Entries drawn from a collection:
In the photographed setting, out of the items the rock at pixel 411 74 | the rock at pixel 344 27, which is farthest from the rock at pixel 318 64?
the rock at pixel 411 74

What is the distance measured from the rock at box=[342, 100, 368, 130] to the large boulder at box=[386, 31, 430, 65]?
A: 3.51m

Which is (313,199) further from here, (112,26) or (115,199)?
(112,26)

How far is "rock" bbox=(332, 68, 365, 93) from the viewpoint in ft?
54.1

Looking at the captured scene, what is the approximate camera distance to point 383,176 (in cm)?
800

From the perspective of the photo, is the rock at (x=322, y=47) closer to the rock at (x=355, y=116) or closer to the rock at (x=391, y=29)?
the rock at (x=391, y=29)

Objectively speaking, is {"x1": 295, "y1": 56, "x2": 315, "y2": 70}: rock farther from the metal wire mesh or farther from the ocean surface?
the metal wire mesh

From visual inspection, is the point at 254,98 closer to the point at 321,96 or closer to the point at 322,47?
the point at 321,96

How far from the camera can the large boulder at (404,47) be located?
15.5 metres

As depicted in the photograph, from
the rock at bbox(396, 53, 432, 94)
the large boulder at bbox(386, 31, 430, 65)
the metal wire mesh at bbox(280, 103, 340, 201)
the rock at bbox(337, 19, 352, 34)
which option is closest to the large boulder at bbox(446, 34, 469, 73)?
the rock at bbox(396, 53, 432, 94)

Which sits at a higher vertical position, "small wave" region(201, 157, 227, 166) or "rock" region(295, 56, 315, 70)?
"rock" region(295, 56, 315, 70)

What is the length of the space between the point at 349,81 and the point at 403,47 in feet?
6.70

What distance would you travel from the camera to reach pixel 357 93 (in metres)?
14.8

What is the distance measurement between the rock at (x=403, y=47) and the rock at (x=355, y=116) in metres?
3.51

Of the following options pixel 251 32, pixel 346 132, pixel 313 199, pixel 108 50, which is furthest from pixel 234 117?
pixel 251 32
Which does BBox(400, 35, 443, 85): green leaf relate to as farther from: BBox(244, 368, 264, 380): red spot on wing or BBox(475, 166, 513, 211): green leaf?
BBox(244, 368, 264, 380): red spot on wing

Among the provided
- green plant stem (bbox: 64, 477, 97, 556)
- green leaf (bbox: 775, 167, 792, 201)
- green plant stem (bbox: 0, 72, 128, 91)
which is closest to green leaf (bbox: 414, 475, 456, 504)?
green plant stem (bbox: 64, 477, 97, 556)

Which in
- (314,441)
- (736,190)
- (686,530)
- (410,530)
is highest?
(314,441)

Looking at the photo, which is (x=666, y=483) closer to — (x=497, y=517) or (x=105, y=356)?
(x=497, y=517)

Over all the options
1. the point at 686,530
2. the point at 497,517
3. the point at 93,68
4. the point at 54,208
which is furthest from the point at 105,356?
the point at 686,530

--- DIRECTIONS FOR THIS TASK ---
Retype all of the data above line for line, leaving every character unchanged.

--- CORRECT RESPONSE ---
In the photographed setting, out of the items the rock at pixel 411 74 | the rock at pixel 344 27, which is farthest from the rock at pixel 318 64?
the rock at pixel 411 74

What is the distance measured from the rock at box=[342, 100, 368, 130] to the large boulder at box=[386, 31, 430, 65]?
A: 3.51m

Which is (313,199) further from here, (112,26) or (115,199)?
(112,26)

How far is "rock" bbox=(332, 68, 365, 93) from the viewpoint in ft?
54.1

Looking at the captured scene, what is the approximate camera distance to point 383,176 (in cm)?
800

From the perspective of the photo, is the rock at (x=322, y=47) closer to the rock at (x=355, y=116) or closer to the rock at (x=391, y=29)?
the rock at (x=391, y=29)

Objectively speaking, is {"x1": 295, "y1": 56, "x2": 315, "y2": 70}: rock farther from the metal wire mesh or farther from the ocean surface?
the metal wire mesh

From visual inspection, is the point at 254,98 closer to the point at 321,96 or closer to the point at 322,47?
the point at 321,96

How far from the camera can the large boulder at (404,47) be located?
15.5 metres

As depicted in the photograph, from
the rock at bbox(396, 53, 432, 94)
the large boulder at bbox(386, 31, 430, 65)
the metal wire mesh at bbox(280, 103, 340, 201)
the rock at bbox(337, 19, 352, 34)
which option is closest to the large boulder at bbox(446, 34, 469, 73)?
the rock at bbox(396, 53, 432, 94)

Which sits at a higher vertical position, "small wave" region(201, 157, 227, 166) or "rock" region(295, 56, 315, 70)?
"rock" region(295, 56, 315, 70)

What is the length of the space between the point at 349,81 and the point at 403,47 in feet?
6.70

What distance would you travel from the camera to reach pixel 357 93 (in metres)?
14.8

What is the distance measurement between the rock at (x=403, y=47) and the rock at (x=355, y=116) in metres?
3.51

Of the following options pixel 251 32, pixel 346 132, pixel 313 199, pixel 108 50, which is furthest from pixel 234 117?
pixel 251 32
Which does BBox(400, 35, 443, 85): green leaf relate to as farther from: BBox(244, 368, 264, 380): red spot on wing or BBox(475, 166, 513, 211): green leaf?
BBox(244, 368, 264, 380): red spot on wing

Among the provided
- green plant stem (bbox: 64, 477, 97, 556)
- green leaf (bbox: 775, 167, 792, 201)
- green plant stem (bbox: 0, 72, 128, 91)
which is closest to green leaf (bbox: 414, 475, 456, 504)?
green plant stem (bbox: 64, 477, 97, 556)

Which in
- (314,441)
- (736,190)
- (686,530)
- (410,530)
is highest?
(314,441)

Looking at the photo, which is (x=666, y=483) closer to — (x=497, y=517) or (x=105, y=356)?
(x=497, y=517)

Over all the options
1. the point at 686,530
2. the point at 497,517
3. the point at 93,68
4. the point at 54,208
which is furthest from the point at 105,356?
the point at 686,530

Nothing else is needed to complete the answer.